**Ausgewählter Auszug:**
>>>>

Das kann dem europäischen Publikum am Samstagabend – oder schon bei den beiden Semifinals des ESC, Dienstag und Donnerstag – nicht vermittelt werden: Wie rückständig und aufbruchswillig dieses Land ist. Und dass es einen ebensolchen Schub gern hätte durch den ESC wie 2002 Estland oder im Jahr darauf Lettland. In Aserbaidschan 2012 hatten am Ende die Mühen des autokratischen Re­gimes keinen Erfolg: Mit dem ESC in Baku war dieses Land als antidemokratisch profiliert – da nutzten die Glamourkulissen gar nichts.

62. Eurovision Song Contest

Wann und wo: Grand Final, Samstag, 21 Uhr (ARD), aus Kiew, Messezentrum

Favoriten: Italien, Portugal, Belgien, Bulgarien, Schweden.

Letzter Platz: Titelverteidiger ist Deutschland. Sängerin Levina ist die stylishste Sängerin unter allen und, besonderer Akzent, nicht in Blütenweiß gewandet.

Abstimmung: Jurys und Televoting, je zur Hälfte gewichtig.

Einstimmung: Doku auf Arte: „Zwölf Punkte für einen Hit“, Freitag, 21:45 Uhr.

<<<<

**Angezeigte Daten:**
>>>>

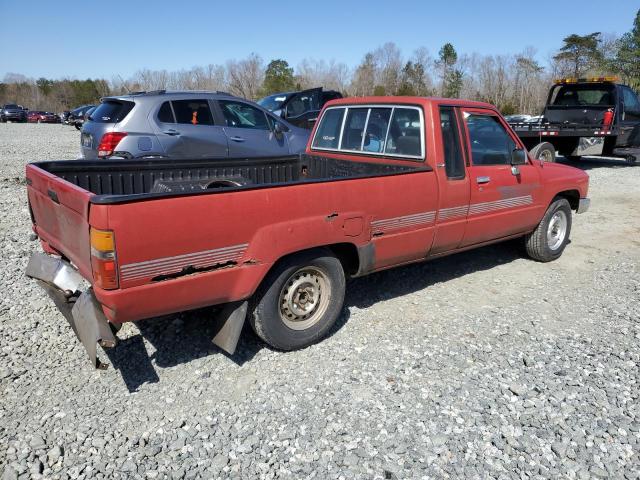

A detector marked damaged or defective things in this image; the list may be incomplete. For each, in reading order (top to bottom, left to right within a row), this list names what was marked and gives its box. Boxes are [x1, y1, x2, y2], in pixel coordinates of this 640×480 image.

damaged rear bumper [26, 253, 116, 370]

<<<<

**Fragen:**
1. Stimmen die folgenden Aussagen mit dem Auszug zum Eurovision Song Contest überein? Antworte jeweils mit Ja oder Nein und zitiere die entscheidenden Worte des Auszugs wörtlich. (a) Das Grand Final kommt aus Kiew. (b) Jurys und Televoting werden unterschiedlich stark gewichtet. (c) Die Doku auf Arte läuft am Samstag.
2. Entnimm dem Auszug zum Eurovision Song Contest wortgetreu den Abschnitt, der mit „Das kann dem“ beginnt und bis einschließlich „in Blütenweiß gewandet.“ reicht.
3. Schreibe den Auszug zum Eurovision Song Contest im Anschluss an seinen letzten Satz weiter.
Die Daten spielen hierfür keine Rolle.

**Antworten nach Nummer:**
1.
(a) Ja: „aus Kiew, Messezentrum“
(b) Nein: „Jurys und Televoting, je zur Hälfte gewichtig.“
(c) Nein: „Freitag, 21:45 Uhr“

2.
Das kann dem europäischen Publikum am Samstagabend – oder schon bei den beiden Semifinals des ESC, Dienstag und Donnerstag – nicht vermittelt werden: Wie rückständig und aufbruchswillig dieses Land ist. Und dass es einen ebensolchen Schub gern hätte durch den ESC wie 2002 Estland oder im Jahr darauf Lettland. In Aserbaidschan 2012 hatten am Ende die Mühen des autokratischen Re­gimes keinen Erfolg: Mit dem ESC in Baku war dieses Land als antidemokratisch profiliert – da nutzten die Glamourkulissen gar nichts.

62. Eurovision Song Contest

Wann und wo: Grand Final, Samstag, 21 Uhr (ARD), aus Kiew, Messezentrum

Favoriten: Italien, Portugal, Belgien, Bulgarien, Schweden.

Letzter Platz: Titelverteidiger ist Deutschland. Sängerin Levina ist die stylishste Sängerin unter allen und, besonderer Akzent, nicht in Blütenweiß gewandet.

3.
Der Autor: Jan Feddersen ist taz-Redakteur. Er bloggt auf der NDR-Plattform eurovision.de über den ESC. Mehr auf taz.de und in der taz.am wochenende.

An der musikalischen Auswahl des eigenen Beitrags hat der ukrainische Fernsehsender auch schon erkennen lassen: Nein, das Ding wollen wir nächstes Jahr nicht noch einmal ausrichten müssen. Die Band O.Torwald spielt humorlosen Rock, wenngleich sie der einzige Act bei diesem ESC ist, die es mit diesem Stil probiert. Aber Punkte – nein, das wird nix.

Im nächsten Jahr wird das Event in ruhige Gewässer wechseln, das scheint festzustehen. Italiens Francesco Gabbani, der Portugiese Salvador Sobral oder die Belgierin Blanche sind die Favorisierten – aus Ländern der EU, die die politische Aufladung des ESC mit schierer Unaufladungsfähigkeit unterlaufen werden. Die Ukraine gäbe viel dafür, genau diese Normalität zu haben.

Vom russischen Boykott dieses Fests spricht keiner mehr: Es sind ja russische Besucher*innen hier, es gibt Journalisten aus Moskau, die ins Land gelassen wurden. Der Unterschied, der sie von den Abgewiesenen trennt, ist simpel: Sie feierten die Okkupation der Krim nicht als Heldenakt – und waren deshalb auch nicht in den Listen des Geheimdiensts namentlich notiert.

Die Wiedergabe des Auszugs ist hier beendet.